Extinction Rebellion took this further. Its activists warned that “billions of people are going to die”. Its co-founder Roger Hallam, who also co-founded Just Stop Oil, said “our children are going to die in the next 10 to 20 years”. Their direct action was justified by activists, journalists and politicians on the grounds that democratic politics had failed, persuasion was too slow, and only disruption could force the public to face the “climate emergency”.
Netflix’s Don’t Look Up popularised the same logic. The experts have seen catastrophe coming, the public is too distracted to understand it, and anyone questioning the panic is complicit in disaster.
David Wallace-Wells, now a New York Times writer, gave the educated classes the literary version. The Uninhabitable Earth opened with the line, “It is worse, much worse, than you think.”
Now one of the central scientific props beneath this apocalyptic mood has been removed.
The body that sets the standard scenarios for global climate models has now ruled that the old worst-case pathway is no longer realistic. SSP5-8.5, the successor to RCP8.5, assumed a world of soaring fossil fuel use, especially coal, and little effective climate policy. That is not the world we are now in. The scenario that underpinned much of the apocalyptic climate debate has been formally judged “implausible”.
Energy realists have been warning about this for years - Matt Ridley first flagged it back in 2014. So did some green pragmatists like Michael Liebreich in 2019 and journals like Nature in 2020. In December 2025, Tim Harford presented a programme for the BBC about where it all went wrong.

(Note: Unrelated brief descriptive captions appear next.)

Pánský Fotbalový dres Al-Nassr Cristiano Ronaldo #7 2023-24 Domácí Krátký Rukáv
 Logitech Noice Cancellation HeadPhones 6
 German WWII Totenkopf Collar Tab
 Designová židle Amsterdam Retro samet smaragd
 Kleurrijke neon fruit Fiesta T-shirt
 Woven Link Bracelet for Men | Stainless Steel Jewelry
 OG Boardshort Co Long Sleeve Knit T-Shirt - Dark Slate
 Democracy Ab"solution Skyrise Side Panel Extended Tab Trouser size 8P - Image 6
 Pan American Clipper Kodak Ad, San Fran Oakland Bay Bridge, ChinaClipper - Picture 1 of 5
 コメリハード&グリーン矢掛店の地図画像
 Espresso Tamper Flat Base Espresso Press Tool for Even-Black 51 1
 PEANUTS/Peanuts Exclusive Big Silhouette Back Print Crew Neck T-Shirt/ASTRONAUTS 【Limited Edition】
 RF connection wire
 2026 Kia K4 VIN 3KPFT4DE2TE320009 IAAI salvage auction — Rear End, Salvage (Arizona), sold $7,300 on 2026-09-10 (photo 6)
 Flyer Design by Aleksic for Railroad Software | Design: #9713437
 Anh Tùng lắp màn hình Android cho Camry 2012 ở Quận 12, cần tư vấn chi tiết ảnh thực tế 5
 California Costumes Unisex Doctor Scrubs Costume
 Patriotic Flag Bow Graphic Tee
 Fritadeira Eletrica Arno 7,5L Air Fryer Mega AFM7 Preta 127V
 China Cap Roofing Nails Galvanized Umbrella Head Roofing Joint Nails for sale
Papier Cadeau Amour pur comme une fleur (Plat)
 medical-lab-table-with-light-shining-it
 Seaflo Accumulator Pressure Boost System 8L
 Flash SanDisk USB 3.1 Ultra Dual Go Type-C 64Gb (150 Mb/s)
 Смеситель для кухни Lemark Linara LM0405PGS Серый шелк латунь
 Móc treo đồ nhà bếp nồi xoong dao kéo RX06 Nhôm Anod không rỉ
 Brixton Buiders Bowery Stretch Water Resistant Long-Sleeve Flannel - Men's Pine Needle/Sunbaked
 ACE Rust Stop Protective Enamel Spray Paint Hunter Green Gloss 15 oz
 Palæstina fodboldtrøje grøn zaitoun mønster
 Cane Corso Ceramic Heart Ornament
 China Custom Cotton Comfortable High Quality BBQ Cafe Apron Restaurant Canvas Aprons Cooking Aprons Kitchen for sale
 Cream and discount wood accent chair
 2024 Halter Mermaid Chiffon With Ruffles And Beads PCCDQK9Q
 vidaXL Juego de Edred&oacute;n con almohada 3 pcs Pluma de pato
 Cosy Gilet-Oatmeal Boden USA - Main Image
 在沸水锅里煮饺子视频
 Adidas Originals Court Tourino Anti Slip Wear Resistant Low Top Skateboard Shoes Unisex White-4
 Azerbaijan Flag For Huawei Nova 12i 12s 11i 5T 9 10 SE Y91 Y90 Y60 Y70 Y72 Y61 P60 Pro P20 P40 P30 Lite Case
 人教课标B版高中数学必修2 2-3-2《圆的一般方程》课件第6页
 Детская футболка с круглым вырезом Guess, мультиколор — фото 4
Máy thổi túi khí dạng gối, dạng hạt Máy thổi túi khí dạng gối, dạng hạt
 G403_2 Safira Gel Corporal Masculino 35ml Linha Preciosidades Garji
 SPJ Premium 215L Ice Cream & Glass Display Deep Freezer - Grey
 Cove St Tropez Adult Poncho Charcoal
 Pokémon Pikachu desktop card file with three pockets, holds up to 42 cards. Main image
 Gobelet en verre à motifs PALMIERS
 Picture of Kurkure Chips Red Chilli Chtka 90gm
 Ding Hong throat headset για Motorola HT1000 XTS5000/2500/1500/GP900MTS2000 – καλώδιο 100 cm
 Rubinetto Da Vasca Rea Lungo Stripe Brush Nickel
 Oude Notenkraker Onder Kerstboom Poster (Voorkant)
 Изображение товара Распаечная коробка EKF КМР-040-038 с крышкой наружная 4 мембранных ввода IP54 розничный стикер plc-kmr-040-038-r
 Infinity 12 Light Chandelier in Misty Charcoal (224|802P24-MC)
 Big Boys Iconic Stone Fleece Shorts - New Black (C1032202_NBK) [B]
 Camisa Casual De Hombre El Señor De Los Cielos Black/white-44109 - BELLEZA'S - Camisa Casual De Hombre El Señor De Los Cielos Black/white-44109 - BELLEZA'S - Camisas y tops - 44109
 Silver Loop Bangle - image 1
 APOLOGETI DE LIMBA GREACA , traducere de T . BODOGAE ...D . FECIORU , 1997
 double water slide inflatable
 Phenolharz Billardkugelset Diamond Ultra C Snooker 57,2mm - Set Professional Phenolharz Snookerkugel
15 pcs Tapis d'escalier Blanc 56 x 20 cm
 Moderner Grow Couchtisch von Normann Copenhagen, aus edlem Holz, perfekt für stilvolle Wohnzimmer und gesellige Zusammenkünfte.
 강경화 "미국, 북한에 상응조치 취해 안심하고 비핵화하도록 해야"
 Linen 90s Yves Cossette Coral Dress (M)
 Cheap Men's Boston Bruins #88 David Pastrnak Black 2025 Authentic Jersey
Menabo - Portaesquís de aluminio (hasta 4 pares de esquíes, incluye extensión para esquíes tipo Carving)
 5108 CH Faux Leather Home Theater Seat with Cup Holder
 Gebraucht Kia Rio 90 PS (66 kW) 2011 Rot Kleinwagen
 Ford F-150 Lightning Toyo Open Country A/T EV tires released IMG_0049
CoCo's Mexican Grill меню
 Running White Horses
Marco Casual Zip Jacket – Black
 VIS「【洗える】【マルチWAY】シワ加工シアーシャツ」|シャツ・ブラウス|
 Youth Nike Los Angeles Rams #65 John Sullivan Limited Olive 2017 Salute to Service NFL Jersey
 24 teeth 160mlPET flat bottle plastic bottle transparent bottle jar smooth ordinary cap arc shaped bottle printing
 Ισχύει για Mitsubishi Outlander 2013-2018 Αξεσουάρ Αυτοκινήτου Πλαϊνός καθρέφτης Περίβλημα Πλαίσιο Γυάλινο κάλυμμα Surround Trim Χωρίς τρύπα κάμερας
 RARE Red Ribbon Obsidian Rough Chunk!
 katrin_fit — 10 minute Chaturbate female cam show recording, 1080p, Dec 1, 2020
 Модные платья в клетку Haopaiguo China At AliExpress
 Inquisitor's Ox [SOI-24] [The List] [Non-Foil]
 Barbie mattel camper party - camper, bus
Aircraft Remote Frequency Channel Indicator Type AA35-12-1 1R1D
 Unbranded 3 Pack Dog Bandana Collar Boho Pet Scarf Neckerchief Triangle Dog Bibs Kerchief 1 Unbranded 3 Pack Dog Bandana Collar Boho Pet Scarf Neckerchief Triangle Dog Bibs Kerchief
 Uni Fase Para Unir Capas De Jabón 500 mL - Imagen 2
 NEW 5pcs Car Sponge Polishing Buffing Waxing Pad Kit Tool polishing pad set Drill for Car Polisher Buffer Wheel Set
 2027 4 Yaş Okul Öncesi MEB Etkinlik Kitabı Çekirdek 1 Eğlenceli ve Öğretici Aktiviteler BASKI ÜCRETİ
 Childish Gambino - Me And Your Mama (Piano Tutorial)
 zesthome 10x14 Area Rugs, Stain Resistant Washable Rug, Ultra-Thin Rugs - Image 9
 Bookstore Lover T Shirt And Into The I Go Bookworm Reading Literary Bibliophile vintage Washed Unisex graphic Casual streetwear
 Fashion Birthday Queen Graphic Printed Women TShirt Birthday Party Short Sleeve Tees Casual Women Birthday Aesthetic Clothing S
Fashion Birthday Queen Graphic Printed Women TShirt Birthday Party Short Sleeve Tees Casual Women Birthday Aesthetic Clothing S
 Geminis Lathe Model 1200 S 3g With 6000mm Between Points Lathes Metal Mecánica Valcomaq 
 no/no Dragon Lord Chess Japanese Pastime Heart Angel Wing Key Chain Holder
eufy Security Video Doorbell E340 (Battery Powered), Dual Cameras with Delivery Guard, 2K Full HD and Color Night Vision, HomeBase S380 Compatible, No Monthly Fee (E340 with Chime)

The argument was straightforward then and is now impossible to ignore. RCP8.5 was never a realistic forecast of the future. It was an extreme pathway built on assumptions that no longer fit the world. It required a vast expansion of coal use, very high emissions growth and a failure of technological progress that has not happened.
But the deeper failure, as the US academic Roger Pielke Jr argues, was institutional. Climate research allowed a low-probability, high-impact scenario to be treated as “business as usual”. A stress test became a baseline. A deliberately extreme pathway became the foundation for academic papers, media stories, financial risk models and political campaigns. That distorted the public’s understanding of climate risk and made the worst case look like the expected case. As Matt Ridley has pointed out, even the UK’s Met Office has used RCP8.5 to inform their forecasts and public communications.
Pielke Jr paid heavily for saying so. He was not arguing that climate change was fake. He accepted that climate change was real and that greenhouse gas emissions justified action. His offence was different. It was just that he refused to confuse evidence with activism. For that, he was treated as an enemy of the cause.
The silence from much of the media is now striking. Many of the outlets that amplified RCP8.5 based claims have shown little interest in explaining that the scenario behind much of the alarm has now been discarded as implausible (only GB News and The Times have covered the story).
But this goes far beyond Net Zero. It is another blow to trust in elite institutions.
People recognise the pattern. Iraq was justified on intelligence the Chilcot Report later described as flawed. The financial crisis exposed regulators and central bankers who failed to see systemic risk building in plain sight. Grooming gangs revealed extensive failures by police and local authorities.
The details differ. But the pattern is familiar. Experts overstate certainty. Officials close ranks. Media organisations police the boundaries of acceptable opinion. Dissenters are treated as cranks or bad actors. Years later, the story changes, but accountability is limited and those who asked reasonable questions are rarely vindicated.
RCP8.5 should be treated as a warning. Not a reason to pretend climate risks do not exist. But a warning against the politics of manufactured certainty and moral panic.
The climate debate now needs less apocalypse and more judgement. It needs less emotional theatrics and more engineering and level-headedness. It needs fewer claims about imminent civilisational collapse and more attention to security, affordability, and growth.
The public can cope with trade-offs. What it cannot tolerate indefinitely is being frightened into compliance by institutions that later change the assumptions and pretend nothing important has happened.